TOTAL PERFECT CODES IN GRAPHS REALIZED BY COMMUTATIVE RINGS

Let R be a commutative ring with unity not equal to zero and let Γ(R) be a zero-divisor graph realized by R. For a simple, undirected, connected graph G = (V, E), a total perfect code denoted by C(G) in G is a subset C(G) ⊆ V (G) such that |N(v) ∩ C(G)| = 1 for all v ∈ V (G), where N(v) denotes the open neighbourhood of a vertex v in G. In this paper, we study total perfect codes in graphs which are realized as zero-divisor graphs. We show a zero-divisor graph realized by a local commutative ring with unity admits a total perfect code if and only if the graph has degree one vertices.
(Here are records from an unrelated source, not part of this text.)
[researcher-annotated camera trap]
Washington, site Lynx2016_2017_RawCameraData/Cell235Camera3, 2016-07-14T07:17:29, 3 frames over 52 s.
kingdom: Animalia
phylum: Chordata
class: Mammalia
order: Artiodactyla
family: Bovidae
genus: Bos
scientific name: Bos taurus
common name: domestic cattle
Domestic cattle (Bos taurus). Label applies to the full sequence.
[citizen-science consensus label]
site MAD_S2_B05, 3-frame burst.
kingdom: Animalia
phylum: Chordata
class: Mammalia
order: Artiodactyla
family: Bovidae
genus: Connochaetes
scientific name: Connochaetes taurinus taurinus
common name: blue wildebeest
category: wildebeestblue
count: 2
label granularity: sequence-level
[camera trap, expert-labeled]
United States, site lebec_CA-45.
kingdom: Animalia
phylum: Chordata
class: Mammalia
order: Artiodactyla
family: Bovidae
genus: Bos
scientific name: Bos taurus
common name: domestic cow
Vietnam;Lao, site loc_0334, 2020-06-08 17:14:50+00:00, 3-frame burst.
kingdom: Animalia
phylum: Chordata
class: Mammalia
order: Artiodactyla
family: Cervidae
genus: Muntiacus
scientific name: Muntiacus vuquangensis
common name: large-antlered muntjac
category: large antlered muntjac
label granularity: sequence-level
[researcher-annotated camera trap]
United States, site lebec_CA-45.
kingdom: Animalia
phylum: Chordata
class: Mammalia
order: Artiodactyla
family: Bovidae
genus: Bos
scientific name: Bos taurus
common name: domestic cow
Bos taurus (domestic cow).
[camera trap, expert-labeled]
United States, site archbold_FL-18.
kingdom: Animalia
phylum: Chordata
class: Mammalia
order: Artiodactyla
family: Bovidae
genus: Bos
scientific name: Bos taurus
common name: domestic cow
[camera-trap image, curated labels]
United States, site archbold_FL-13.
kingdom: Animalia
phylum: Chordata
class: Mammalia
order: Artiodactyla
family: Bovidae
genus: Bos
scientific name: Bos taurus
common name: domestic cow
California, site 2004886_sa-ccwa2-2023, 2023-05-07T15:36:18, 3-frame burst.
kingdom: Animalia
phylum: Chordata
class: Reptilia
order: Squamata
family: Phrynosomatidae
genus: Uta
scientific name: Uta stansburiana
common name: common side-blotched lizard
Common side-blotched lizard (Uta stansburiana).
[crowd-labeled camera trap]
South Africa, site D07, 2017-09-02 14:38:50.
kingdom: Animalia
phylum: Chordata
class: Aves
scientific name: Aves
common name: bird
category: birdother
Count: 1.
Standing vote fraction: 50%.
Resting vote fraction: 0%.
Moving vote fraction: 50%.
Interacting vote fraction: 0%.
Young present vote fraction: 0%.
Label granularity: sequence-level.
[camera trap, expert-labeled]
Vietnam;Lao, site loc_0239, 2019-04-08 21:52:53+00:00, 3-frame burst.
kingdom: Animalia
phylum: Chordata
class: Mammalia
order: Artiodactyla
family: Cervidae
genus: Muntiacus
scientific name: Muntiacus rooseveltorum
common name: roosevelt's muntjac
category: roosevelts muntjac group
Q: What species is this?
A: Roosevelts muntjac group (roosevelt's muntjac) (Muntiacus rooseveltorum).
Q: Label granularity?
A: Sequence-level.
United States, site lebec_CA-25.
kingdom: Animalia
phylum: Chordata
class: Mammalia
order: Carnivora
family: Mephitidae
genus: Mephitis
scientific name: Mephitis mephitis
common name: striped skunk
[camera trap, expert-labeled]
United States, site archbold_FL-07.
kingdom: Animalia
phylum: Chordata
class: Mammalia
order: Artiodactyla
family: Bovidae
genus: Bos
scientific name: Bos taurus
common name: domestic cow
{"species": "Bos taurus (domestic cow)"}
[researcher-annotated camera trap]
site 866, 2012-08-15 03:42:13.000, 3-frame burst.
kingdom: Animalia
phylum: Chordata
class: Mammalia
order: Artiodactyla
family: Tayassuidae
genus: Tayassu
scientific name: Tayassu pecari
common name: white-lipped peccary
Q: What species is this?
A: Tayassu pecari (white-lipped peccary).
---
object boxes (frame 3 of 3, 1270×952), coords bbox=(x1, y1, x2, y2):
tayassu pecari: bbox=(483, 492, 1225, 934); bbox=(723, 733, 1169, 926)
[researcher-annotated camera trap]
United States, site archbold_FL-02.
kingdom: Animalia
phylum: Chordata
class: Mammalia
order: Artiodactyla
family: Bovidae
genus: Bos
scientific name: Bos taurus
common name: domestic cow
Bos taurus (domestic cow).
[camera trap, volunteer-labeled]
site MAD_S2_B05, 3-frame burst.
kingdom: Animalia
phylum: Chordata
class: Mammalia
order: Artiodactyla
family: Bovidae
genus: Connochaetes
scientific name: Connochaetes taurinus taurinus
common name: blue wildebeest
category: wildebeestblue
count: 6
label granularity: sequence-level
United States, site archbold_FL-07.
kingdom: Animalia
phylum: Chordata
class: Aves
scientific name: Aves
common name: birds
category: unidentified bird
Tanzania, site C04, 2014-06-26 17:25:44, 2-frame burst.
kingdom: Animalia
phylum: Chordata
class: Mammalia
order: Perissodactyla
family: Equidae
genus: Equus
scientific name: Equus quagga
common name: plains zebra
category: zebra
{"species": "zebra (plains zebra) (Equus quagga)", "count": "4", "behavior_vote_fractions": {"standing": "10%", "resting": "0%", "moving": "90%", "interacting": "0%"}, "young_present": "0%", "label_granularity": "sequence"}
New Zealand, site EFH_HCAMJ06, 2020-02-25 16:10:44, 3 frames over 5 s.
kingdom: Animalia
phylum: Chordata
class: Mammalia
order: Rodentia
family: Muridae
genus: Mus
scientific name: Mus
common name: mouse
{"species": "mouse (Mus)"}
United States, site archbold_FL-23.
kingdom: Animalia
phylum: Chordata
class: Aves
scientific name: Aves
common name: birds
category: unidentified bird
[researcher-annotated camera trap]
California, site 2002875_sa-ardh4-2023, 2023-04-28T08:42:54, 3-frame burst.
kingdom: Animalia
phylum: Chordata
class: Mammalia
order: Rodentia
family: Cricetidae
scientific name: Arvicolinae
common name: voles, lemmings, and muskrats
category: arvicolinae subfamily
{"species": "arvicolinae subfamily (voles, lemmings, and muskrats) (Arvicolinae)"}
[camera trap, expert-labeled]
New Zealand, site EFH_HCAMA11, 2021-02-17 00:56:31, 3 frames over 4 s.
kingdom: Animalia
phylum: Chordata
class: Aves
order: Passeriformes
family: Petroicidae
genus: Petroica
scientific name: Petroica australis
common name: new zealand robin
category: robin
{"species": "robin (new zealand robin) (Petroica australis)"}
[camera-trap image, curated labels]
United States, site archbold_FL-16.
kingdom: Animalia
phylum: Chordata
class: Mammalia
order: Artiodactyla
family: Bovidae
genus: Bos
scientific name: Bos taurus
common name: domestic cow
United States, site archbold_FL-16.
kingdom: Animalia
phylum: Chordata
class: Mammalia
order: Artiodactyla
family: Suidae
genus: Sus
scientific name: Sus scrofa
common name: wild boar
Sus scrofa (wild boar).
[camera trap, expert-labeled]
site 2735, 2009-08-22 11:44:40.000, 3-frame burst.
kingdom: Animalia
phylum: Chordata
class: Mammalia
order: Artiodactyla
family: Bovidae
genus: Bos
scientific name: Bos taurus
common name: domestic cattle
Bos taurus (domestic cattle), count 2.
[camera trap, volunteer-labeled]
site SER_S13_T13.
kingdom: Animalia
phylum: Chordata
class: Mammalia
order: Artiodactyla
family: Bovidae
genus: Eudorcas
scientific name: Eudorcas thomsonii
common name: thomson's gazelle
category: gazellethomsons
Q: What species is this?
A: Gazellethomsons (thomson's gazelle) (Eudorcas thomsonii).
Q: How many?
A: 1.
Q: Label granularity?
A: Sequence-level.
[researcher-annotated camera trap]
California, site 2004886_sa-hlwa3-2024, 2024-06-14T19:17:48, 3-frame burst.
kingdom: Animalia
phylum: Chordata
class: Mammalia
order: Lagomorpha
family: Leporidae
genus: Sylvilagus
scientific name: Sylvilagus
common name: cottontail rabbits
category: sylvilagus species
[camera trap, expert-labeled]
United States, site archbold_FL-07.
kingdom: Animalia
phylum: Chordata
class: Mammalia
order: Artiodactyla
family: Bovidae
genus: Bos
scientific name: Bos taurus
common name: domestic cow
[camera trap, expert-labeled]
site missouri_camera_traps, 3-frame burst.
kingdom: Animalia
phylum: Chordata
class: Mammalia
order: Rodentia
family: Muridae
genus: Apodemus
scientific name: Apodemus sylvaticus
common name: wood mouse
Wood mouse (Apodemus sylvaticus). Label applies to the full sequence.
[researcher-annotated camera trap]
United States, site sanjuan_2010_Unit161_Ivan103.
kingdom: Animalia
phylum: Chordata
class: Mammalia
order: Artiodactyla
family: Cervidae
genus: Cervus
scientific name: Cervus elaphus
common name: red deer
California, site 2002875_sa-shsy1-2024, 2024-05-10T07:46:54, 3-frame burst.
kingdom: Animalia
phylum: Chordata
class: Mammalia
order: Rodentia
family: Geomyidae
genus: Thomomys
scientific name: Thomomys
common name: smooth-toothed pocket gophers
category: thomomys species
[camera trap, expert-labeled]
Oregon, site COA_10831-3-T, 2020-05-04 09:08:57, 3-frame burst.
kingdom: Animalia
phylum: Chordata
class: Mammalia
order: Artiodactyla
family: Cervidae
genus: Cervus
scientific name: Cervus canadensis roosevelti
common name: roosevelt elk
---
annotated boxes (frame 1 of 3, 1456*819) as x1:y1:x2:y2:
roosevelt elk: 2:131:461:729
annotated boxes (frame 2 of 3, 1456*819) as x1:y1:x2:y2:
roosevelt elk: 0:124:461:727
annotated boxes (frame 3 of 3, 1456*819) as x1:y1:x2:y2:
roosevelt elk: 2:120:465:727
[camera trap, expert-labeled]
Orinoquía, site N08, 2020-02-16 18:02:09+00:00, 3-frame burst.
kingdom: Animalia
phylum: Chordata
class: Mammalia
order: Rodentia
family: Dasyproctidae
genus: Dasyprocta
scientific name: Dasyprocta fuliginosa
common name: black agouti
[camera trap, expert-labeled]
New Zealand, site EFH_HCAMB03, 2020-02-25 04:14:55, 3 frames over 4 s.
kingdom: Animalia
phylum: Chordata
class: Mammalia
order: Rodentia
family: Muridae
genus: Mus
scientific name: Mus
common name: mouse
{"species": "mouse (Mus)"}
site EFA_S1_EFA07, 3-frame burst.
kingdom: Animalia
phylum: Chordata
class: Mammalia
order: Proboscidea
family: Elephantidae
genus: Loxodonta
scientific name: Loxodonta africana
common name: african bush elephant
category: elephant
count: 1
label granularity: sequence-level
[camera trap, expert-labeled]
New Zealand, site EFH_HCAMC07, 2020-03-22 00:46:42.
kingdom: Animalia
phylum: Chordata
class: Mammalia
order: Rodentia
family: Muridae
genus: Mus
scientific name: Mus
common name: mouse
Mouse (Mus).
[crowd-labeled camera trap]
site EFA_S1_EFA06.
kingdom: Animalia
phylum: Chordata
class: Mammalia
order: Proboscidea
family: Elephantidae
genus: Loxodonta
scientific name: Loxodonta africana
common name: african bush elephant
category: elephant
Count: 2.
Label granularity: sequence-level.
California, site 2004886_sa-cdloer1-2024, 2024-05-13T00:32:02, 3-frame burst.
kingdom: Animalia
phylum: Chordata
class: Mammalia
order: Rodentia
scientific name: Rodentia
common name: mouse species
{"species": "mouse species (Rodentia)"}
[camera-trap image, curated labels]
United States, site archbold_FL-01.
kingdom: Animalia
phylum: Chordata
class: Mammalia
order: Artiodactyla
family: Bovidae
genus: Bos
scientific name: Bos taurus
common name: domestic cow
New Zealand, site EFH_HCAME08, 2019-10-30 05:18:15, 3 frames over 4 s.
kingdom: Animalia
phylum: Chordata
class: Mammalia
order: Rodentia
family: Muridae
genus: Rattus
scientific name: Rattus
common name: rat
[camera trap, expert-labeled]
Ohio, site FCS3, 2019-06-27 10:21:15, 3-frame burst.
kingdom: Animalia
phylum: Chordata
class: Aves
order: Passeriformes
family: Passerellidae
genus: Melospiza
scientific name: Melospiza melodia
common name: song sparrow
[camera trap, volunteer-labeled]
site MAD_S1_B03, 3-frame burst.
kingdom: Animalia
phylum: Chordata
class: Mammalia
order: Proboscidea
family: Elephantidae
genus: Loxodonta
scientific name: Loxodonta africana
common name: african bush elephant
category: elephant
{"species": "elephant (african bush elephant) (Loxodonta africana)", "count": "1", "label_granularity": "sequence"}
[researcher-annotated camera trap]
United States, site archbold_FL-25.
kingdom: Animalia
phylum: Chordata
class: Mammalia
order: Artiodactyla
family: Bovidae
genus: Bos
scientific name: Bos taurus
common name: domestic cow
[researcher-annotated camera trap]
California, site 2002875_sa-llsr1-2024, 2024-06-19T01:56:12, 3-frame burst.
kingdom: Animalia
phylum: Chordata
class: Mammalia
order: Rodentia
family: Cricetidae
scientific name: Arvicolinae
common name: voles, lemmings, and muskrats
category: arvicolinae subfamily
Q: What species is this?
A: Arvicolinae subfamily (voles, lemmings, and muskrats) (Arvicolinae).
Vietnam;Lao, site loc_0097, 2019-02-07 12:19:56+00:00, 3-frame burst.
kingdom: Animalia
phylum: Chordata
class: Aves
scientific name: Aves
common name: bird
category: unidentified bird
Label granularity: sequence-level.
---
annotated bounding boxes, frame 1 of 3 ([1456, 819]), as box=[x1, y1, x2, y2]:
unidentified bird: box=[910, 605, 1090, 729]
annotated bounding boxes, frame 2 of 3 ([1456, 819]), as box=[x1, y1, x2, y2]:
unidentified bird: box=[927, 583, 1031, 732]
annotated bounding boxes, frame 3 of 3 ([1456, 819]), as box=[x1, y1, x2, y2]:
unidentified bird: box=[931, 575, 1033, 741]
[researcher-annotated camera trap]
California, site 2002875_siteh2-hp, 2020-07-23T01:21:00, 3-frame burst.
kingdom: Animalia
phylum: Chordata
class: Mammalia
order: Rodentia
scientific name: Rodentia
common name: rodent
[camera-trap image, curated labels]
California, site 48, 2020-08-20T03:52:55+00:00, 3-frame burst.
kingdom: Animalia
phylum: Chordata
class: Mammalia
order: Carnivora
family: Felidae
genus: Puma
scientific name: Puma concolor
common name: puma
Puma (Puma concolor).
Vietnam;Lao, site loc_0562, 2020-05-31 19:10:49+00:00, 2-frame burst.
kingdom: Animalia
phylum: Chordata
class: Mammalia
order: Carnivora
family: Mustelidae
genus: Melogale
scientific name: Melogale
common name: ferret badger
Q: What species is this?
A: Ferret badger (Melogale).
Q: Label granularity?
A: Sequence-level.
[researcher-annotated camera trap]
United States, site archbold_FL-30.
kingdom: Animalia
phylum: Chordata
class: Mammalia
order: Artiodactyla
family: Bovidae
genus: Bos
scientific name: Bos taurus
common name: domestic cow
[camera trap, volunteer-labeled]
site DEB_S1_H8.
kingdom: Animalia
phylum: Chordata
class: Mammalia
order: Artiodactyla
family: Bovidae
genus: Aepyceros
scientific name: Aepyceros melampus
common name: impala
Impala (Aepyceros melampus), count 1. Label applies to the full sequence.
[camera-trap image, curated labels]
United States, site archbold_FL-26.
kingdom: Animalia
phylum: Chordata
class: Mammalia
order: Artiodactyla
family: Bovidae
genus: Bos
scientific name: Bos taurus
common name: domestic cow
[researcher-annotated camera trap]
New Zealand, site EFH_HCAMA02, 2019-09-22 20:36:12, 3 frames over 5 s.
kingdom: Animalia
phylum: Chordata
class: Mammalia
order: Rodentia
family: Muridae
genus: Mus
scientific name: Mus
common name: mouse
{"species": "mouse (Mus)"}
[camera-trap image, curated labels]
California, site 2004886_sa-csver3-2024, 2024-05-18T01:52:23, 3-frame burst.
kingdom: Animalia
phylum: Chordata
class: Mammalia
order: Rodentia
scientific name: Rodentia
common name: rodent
We also show that if Γ(R) is a regular graph on |Z ^∗ (R)| number of vertices, then R is a reduced ring and |Z ^∗ (R)| ≡ 0(mod 2), where Z ^∗ (R) is a set of non-zero zero-divisors of R. We provide a characterization for all commutative rings with unity of which the realized zero-divisor graphs admit total perfect codes. Finally, we determine the cardinality of a total perfect code in Γ(R) and discuss the significance of the study of total perfect codes in graphs realized by commutative rings with unity.